O que se pede:
Reproduza todos os itens abaixo, linha por linha, sem alterar coisa alguma.

[Entradas de dados]
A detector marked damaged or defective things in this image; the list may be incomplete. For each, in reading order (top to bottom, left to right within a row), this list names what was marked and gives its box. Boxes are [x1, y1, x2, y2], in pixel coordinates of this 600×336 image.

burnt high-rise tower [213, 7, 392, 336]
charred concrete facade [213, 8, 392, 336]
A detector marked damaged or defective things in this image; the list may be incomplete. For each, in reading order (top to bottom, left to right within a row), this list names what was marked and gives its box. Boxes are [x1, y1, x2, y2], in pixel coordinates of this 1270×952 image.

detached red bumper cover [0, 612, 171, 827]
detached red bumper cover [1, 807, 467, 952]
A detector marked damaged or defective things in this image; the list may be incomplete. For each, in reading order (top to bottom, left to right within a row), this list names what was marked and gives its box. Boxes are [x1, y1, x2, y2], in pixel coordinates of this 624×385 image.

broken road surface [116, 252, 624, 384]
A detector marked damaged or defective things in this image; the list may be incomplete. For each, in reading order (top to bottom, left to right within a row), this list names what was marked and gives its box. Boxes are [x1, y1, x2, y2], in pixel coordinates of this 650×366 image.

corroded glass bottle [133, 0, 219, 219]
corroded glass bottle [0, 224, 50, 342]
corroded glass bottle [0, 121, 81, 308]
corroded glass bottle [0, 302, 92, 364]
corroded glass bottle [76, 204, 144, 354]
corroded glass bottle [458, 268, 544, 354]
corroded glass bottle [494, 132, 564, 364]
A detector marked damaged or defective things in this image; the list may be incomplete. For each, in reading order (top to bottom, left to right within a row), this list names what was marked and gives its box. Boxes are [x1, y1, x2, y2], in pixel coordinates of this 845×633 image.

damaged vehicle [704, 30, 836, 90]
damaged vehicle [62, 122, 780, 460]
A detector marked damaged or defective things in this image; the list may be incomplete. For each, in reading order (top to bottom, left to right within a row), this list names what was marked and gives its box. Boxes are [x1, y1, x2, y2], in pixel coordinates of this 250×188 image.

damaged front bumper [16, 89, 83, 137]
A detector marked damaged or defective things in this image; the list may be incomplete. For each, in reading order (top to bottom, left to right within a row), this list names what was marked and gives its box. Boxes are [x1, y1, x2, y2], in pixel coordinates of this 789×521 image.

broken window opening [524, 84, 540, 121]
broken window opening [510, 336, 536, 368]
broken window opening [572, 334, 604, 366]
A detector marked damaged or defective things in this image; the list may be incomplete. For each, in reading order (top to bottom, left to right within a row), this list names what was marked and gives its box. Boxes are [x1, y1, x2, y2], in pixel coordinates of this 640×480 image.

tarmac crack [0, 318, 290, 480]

Resolução da tarefa:
A detector marked damaged or defective things in this image; the list may be incomplete. For each, in reading order (top to bottom, left to right within a row), this list names what was marked and gives its box. Boxes are [x1, y1, x2, y2], in pixel coordinates of this 600×336 image.

burnt high-rise tower [213, 7, 392, 336]
charred concrete facade [213, 8, 392, 336]
A detector marked damaged or defective things in this image; the list may be incomplete. For each, in reading order (top to bottom, left to right within a row), this list names what was marked and gives its box. Boxes are [x1, y1, x2, y2], in pixel coordinates of this 1270×952 image.

detached red bumper cover [0, 612, 171, 827]
detached red bumper cover [1, 807, 467, 952]
A detector marked damaged or defective things in this image; the list may be incomplete. For each, in reading order (top to bottom, left to right within a row), this list names what was marked and gives its box. Boxes are [x1, y1, x2, y2], in pixel coordinates of this 624×385 image.

broken road surface [116, 252, 624, 384]
A detector marked damaged or defective things in this image; the list may be incomplete. For each, in reading order (top to bottom, left to right within a row), this list names what was marked and gives its box. Boxes are [x1, y1, x2, y2], in pixel coordinates of this 650×366 image.

corroded glass bottle [133, 0, 219, 219]
corroded glass bottle [0, 224, 50, 342]
corroded glass bottle [0, 121, 81, 308]
corroded glass bottle [0, 302, 92, 364]
corroded glass bottle [76, 204, 144, 354]
corroded glass bottle [458, 268, 544, 354]
corroded glass bottle [494, 132, 564, 364]
A detector marked damaged or defective things in this image; the list may be incomplete. For each, in reading order (top to bottom, left to right within a row), this list names what was marked and gives its box. Boxes are [x1, y1, x2, y2], in pixel coordinates of this 845×633 image.

damaged vehicle [704, 30, 836, 90]
damaged vehicle [62, 122, 780, 460]
A detector marked damaged or defective things in this image; the list may be incomplete. For each, in reading order (top to bottom, left to right within a row), this list names what was marked and gives its box. Boxes are [x1, y1, x2, y2], in pixel coordinates of this 250×188 image.

damaged front bumper [16, 89, 83, 137]
A detector marked damaged or defective things in this image; the list may be incomplete. For each, in reading order (top to bottom, left to right within a row), this list names what was marked and gives its box. Boxes are [x1, y1, x2, y2], in pixel coordinates of this 789×521 image.

broken window opening [524, 84, 540, 121]
broken window opening [510, 336, 536, 368]
broken window opening [572, 334, 604, 366]
A detector marked damaged or defective things in this image; the list may be incomplete. For each, in reading order (top to bottom, left to right within a row), this list names what was marked and gives its box. Boxes are [x1, y1, x2, y2], in pixel coordinates of this 640×480 image.

tarmac crack [0, 318, 290, 480]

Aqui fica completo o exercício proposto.